— Excerpt —
"""

This post is about the performance not the politics

The Ransom Center got David Foster Wallace’s archives. They’ll be up in August or so. Field trip down the street. (via)

Last night was cool. I read from AM/PM a little. It started pouring rain on half the crowd after I started one page but stopped twenty seconds later. I also read an oldie, as requested by the gentleman what escorted me. (Texas Tip: Dance with who brung ya.)

The reading also featured an open mic, with ACC students and faculty reading short pieces. One of the best open mics I’ve seen, actual. Took me back to Maggie Evans’s shows in San Marcos when I was most excited about poetry.

Then, Finn & Porter for Restaurant Week. Pecans caramelized and further crisped in the deep-fry. Seabass steamed over a bed of potato flavored with some manner of umami. A trio of brûlées in tiny cups. Fine company as well. Today I have a date with the gym. After coffee. Fifteen more minutes.

Thanks to John Herndon for inviting me to last night’s reading and to Sarah Wambold for making a note about it on the Austinist.

Next week, I’m opening the Whiskey Rebellion with Southpaw. In later excitement, I’m reading with Teleportal for Fusebox in April. And more good news, we got Michael Kimball and Christian TeBordo for Five Things in May.

This week, I’m watching a dog with a spinal injury who needs to be walked in a sling. On our last trip outside, we made friends with a half-paralyzed corgi. Its useless legs were strung up in a rolling cage. Everybody’s just happy to be here.

Everybody. Everybody.

thank you

Last night’s show was like a tiny pony pulling a cart of trinkets through a quiet village. I learned some things.

Thanks to everyone who contributed, including The Gary, Aly Tadros, Emcee Eats, The Davis Levels, Greg Koehler, Giuseppe Taurino, Willy Razavi, Gretchen Phillips, Evie Worsham, and Stacy Musynski.

Thanks also to the Art Seen Alliance, to volunteers Sarah and Mike and Jon, and to everyone who came out to hear good stories and music. Pictures will be up at the Five Things site soon.

"""

— Listed entries —

"""

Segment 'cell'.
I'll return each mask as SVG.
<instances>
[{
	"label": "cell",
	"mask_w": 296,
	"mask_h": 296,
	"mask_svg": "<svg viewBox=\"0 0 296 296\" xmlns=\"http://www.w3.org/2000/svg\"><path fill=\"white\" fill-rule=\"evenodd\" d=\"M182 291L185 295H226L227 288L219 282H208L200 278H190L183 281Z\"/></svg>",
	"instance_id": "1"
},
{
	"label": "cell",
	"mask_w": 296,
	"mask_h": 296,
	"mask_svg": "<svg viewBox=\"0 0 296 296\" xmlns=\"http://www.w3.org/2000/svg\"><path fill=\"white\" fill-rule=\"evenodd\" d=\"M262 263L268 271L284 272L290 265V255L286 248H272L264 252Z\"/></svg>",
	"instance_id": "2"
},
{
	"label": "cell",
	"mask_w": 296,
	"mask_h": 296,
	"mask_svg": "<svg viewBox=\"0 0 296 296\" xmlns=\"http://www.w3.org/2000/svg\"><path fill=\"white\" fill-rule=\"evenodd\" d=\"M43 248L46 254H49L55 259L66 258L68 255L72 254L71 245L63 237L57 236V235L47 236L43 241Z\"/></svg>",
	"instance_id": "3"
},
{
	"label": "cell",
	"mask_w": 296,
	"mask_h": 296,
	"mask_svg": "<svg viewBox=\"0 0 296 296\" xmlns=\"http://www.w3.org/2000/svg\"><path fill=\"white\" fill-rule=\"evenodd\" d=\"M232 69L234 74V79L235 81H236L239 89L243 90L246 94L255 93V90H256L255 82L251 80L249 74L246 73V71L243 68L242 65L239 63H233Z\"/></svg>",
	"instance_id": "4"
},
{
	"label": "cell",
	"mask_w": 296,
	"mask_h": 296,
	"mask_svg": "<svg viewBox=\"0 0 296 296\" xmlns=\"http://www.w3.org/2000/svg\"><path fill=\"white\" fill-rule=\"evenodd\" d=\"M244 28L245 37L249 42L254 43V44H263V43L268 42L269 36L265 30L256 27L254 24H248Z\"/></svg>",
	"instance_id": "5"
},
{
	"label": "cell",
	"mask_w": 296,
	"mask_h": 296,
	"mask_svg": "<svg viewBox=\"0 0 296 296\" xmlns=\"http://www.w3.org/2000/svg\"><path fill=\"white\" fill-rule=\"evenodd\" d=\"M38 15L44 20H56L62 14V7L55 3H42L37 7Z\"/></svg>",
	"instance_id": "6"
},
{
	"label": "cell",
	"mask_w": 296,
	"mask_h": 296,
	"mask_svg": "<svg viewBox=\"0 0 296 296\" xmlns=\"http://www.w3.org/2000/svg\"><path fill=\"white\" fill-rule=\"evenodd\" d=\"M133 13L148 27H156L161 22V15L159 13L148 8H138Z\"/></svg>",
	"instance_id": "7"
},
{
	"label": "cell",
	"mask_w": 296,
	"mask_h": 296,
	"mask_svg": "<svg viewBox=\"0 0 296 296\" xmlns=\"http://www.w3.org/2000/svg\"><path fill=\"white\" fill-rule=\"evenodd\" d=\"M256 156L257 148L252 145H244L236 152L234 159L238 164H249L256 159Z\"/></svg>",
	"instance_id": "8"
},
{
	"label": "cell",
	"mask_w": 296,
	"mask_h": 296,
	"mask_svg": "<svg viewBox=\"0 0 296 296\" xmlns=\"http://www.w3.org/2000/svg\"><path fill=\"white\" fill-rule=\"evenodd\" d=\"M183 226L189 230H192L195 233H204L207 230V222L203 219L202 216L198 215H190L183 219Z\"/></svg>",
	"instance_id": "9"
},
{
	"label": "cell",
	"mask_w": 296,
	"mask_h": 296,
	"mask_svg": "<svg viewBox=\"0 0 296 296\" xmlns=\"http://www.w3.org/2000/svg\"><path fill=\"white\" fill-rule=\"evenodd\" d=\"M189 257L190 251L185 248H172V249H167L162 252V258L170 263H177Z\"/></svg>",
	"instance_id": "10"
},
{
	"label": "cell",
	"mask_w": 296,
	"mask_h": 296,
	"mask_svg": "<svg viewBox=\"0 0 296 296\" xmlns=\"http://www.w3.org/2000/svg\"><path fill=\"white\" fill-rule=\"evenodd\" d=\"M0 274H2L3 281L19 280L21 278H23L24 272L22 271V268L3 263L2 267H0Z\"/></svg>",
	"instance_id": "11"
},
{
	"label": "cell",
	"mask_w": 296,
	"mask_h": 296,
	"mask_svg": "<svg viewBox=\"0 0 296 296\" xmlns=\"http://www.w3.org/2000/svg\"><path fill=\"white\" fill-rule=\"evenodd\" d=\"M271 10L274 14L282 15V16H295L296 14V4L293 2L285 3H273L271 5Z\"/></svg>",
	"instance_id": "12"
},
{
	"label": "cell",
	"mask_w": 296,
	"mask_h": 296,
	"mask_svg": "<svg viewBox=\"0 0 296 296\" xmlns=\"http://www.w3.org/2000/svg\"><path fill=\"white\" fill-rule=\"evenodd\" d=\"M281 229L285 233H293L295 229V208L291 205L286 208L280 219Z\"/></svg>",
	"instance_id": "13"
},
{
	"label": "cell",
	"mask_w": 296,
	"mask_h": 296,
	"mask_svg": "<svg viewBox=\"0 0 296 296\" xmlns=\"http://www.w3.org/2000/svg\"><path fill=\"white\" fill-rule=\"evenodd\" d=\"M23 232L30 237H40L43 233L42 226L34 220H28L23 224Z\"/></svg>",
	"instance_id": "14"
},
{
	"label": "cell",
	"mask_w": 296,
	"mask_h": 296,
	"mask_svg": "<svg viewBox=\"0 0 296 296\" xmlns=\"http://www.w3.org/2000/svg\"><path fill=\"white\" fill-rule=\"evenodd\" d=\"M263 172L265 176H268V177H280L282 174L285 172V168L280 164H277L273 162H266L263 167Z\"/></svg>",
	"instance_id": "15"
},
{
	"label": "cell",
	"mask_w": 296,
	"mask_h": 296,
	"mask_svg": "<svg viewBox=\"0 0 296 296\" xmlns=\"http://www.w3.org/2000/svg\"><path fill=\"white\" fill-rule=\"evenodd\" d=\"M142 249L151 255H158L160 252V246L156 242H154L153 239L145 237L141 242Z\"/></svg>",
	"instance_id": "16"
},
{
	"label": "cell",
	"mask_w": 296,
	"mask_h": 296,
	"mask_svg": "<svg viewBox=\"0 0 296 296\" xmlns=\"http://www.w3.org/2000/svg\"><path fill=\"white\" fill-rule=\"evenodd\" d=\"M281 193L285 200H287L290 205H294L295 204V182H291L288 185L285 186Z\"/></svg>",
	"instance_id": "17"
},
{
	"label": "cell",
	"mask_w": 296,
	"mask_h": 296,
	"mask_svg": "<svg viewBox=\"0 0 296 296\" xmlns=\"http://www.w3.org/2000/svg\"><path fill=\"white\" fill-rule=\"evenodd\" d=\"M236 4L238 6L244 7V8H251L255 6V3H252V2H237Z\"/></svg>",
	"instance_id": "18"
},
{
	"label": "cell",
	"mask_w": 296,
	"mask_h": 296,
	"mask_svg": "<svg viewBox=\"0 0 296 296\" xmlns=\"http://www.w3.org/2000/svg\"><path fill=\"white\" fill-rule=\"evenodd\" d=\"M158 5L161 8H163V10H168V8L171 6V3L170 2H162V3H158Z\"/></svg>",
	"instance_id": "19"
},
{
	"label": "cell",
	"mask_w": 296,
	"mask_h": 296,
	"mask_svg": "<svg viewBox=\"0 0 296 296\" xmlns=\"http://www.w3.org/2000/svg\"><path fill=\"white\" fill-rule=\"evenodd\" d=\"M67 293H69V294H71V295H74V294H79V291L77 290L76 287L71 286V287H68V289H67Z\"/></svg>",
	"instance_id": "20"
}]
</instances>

"""

— Required actions —
a) According to the blog post, where did the author eat for Restaurant Week?
b) Please return the passage of the blog post between "Last night was" and "Fifteen more minutes.", inclusive, copied word for word.
The lines come from a separate source, not from the blog post.

— Solutions —
a) Finn & Porter.

b)
Last night was cool. I read from AM/PM a little. It started pouring rain on half the crowd after I started one page but stopped twenty seconds later. I also read an oldie, as requested by the gentleman what escorted me. (Texas Tip: Dance with who brung ya.)

The reading also featured an open mic, with ACC students and faculty reading short pieces. One of the best open mics I’ve seen, actual. Took me back to Maggie Evans’s shows in San Marcos when I was most excited about poetry.

Then, Finn & Porter for Restaurant Week. Pecans caramelized and further crisped in the deep-fry. Seabass steamed over a bed of potato flavored with some manner of umami. A trio of brûlées in tiny cups. Fine company as well. Today I have a date with the gym. After coffee. Fifteen more minutes.